The RHOP star wrote this book with truth and transparency in mind. While she gives honor to her mother, who has provided immense support and love from the very beginning, she drives home the importance of forging her own path and creating an identity of her own, outside of what was or may be expected of her. In this book, Osefo sheds light on topics we are all very familiar with. That includes the complexities of what being a mother means, what it’s like to celebrate one culture while trying to learn and embrace another, and the importance of blossoming into your own from the roots that helped you grow. There are also moments where she shares what it was like to speak her mind as a Black Democrat on Fox News, and her experience on Real Housewives of Potomac.
There’s so much to take away from and appreciate about the new book, especially the bond between mother and daughter. When asked if there was one question Osefo could ask her mom, Iyom Susan Okuzu, about her own story, she responded, “I would ask her how she did it.”

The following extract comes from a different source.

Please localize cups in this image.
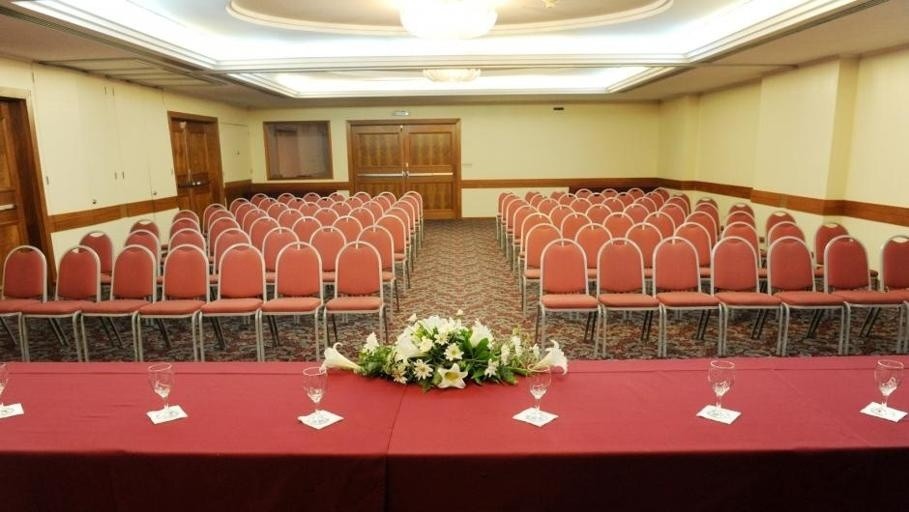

“She was an immigrant and moved to a country where she knew no one. She raised two kids and worked multiple jobs,” she says. “I remember being at my mother’s college graduation. I have literally grown up with her. To be able to do all of that and to still stand with grace, walk like a gazelle, be the most supportive person I have ever met, and to defy all the odds, how did she do it? I hope that [my siblings and I] have made you proud and that whatever you went through, it was worth it.”